She’d never made a sound like that, nothing like that wail rattling out from beneath her ribs. I didn’t know what to do, didn’t know what to say. I crept out of the house with my Dracula PEZ dispenser, an early Halloween purchase and followed the sound of her stifled sobs. 

She was folded in half at the bottom of the stairs. I hovered behind her for a moment, tracing the arches and bumps of her curved spine with one hand, my fingers opening and closing Dracula’s hinged neck with the other. I tapped her on her shaking shoulder and I held out my PEZ dispenser.

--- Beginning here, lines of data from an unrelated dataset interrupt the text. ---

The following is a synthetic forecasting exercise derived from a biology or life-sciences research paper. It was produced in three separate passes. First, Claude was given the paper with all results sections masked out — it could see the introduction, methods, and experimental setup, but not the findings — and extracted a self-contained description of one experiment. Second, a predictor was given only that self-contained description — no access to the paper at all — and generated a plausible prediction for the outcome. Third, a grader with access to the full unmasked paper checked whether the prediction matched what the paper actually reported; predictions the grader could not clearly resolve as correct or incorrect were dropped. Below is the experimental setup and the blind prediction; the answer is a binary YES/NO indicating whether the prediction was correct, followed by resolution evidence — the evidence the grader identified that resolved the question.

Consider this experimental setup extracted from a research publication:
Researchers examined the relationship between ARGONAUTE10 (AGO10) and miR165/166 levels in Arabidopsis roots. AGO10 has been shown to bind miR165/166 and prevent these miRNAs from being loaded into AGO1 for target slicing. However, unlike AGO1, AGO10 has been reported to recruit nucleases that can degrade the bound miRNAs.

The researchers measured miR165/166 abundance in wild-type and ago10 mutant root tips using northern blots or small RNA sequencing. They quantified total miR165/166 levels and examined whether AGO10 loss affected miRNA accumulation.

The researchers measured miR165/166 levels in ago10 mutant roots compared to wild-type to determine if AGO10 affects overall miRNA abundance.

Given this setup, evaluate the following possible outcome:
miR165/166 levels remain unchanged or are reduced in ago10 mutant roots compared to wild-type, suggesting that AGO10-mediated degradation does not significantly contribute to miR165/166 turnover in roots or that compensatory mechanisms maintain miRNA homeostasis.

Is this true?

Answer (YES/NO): NO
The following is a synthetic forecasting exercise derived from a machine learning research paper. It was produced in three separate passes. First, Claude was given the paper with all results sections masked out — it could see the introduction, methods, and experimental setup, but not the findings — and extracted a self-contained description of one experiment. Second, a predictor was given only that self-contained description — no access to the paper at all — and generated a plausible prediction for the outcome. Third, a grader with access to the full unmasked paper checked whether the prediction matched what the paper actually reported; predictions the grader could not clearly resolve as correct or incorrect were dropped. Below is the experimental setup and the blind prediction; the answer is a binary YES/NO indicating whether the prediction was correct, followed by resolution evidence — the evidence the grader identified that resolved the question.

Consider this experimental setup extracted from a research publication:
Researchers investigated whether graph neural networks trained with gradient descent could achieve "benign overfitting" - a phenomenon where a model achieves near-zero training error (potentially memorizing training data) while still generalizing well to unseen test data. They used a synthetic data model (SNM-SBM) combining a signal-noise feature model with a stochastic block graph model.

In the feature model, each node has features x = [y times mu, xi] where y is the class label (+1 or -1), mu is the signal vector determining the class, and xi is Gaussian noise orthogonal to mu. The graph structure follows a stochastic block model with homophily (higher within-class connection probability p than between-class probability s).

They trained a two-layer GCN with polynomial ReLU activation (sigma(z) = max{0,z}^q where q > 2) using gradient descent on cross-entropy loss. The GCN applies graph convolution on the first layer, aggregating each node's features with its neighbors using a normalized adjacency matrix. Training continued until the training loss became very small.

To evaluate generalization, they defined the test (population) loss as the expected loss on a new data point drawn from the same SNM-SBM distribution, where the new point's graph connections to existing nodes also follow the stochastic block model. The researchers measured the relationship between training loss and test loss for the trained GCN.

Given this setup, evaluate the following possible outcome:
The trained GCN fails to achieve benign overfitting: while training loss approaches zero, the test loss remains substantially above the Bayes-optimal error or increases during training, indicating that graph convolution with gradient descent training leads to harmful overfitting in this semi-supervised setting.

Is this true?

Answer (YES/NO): NO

Dracula leered at her, clenched tightly in my small, grubby fists, waiting for her to look up from her phone. Tears blurred her face, her eyes rimmed with red, and she smiled when she saw Dracula’s head pop open. In a garbled, tear-choked voice, she told me: “Grandpa’s still with us, as long as we remember him.”

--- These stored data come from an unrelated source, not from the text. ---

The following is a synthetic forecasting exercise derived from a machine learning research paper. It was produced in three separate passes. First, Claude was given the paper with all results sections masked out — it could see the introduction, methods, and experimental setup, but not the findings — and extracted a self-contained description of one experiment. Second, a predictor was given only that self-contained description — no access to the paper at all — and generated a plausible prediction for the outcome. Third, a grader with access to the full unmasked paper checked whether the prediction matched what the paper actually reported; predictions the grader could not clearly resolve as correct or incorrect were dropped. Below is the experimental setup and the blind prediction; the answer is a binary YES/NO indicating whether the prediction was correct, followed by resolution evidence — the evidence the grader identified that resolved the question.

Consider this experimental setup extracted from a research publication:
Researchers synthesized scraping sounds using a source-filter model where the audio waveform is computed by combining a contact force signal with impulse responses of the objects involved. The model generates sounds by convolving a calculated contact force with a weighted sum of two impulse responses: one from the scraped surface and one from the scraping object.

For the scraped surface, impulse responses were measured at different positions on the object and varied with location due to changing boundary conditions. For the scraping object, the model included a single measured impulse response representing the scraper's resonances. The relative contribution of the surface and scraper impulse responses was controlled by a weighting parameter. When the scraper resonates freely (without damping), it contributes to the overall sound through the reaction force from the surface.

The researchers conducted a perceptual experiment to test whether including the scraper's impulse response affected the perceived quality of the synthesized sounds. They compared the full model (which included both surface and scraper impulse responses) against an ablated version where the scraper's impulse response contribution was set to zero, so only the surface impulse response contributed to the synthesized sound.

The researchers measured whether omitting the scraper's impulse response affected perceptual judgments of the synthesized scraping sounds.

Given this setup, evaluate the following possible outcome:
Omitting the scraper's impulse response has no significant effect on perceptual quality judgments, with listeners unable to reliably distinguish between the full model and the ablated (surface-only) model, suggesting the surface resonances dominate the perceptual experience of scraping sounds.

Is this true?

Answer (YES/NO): YES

From that moment on, memories of my mother’s life became my scripture. She answered any question I dared to ask. I needed to know everything: the first time she rode a bike, the first time she’d felt alone, the first time she’d learned that one day, her mother would leave her too. I listened to each account with reverence, furiously memorizing every detail like a balding monk in burlap robes, transcribing biblical texts before the raiders of time came and burned her memories to ash. So long as I could remember her life, she’d stay with me. That childhood fear remained, clinging to my backpack as I hiked through high school and crawling into my suitcases as I packed for college.

 

Life here has made my memory hazy. College has dragged me leagues and miles from that porch and PEZ dispenser, filling my head with more Directed Studies readings than a human should ever attempt to comprehend. The clutter of college has washed over my tiny room: crumpled copies of the Yale Daily News splay out over my desk, shifting beneath my laptop as I write. Plato’s “Five Dialogues” hides beneath my bed while Homer’s paperback epics lurk on the floor beside my dresser, spines broken and cracked open. Traces of my mother are few and far between.

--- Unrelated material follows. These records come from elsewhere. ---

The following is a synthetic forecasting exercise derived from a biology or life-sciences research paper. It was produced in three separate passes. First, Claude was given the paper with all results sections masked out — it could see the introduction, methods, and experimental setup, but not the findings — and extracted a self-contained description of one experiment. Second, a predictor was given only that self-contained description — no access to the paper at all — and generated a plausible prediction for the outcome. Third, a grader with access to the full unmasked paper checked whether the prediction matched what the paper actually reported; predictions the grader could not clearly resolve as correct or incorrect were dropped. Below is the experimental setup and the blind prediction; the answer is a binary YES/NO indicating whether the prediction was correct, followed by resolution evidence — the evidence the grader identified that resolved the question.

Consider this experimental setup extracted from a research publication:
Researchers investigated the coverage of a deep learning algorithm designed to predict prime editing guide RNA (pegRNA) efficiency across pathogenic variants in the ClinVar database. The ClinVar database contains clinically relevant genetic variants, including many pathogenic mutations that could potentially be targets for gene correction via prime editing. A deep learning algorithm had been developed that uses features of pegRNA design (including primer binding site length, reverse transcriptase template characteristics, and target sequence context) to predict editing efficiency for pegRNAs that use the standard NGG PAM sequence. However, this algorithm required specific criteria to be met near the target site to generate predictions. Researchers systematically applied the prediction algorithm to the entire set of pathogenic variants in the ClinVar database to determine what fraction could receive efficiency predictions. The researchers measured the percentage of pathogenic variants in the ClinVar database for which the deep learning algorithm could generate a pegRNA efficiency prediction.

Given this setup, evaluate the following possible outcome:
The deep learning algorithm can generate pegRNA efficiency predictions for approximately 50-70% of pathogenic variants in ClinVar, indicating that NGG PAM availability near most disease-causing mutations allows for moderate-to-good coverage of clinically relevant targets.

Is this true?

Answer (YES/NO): NO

The details of my mother’s life have started to blur and smudge, nearing illegibility in my memory; but lately, I’ve been reminded of a story she once told me.

The summer Van Halen released their second album, my mother had her first kiss. She didn’t remember the year, not exactly, but she remembered the music blasting from her football player boyfriend’s Plymouth Barracuda. That night, she’d crept from her first-floor bedroom window, leaving behind her flowered wallpaper and plastic horses for the smothering heat of a Texas summer night. She was fifteen then, so much younger than I am now. Her bedroom was peppered with “Horse Illustrated” and “Western Horseman” magazines, pages splayed open on her floral sheets, the dog-eared pages left stained and greasy. I try so hard to remember those details, thumbing the necklace she gave me, its chainlinks like prayer beads: Van Halen, first kiss, Barracuda, fifteen, floral sheets, magazines.

At 19 years old, my life does not resemble my mother’s. I’ve never kissed a boy — never slipped from my bedroom into that hot, sweltering night. I haven’t lived the life she lived, but I feel her echoing in me. When my headphones slip from my ears — playing Van Halen in their tinny, electronic tone — I can hear my mother’s voice, laughing in the backseat of a football player’s car. When I glance over my dorm room, messy and spattered with tangled copies of campus publications, I glimpse an alternate version of my mother’s childhood. 

I feel guilty for forgetting so much, for letting the memories slip through my hands, but I feel her footsteps in mine. The details may fade, dissolving into my unconscious, but I live with her guidance. When I leave my dorm, slipping out to study with a boy I like, I feel the courage I think my mother must have felt as she clamored over the windowsill.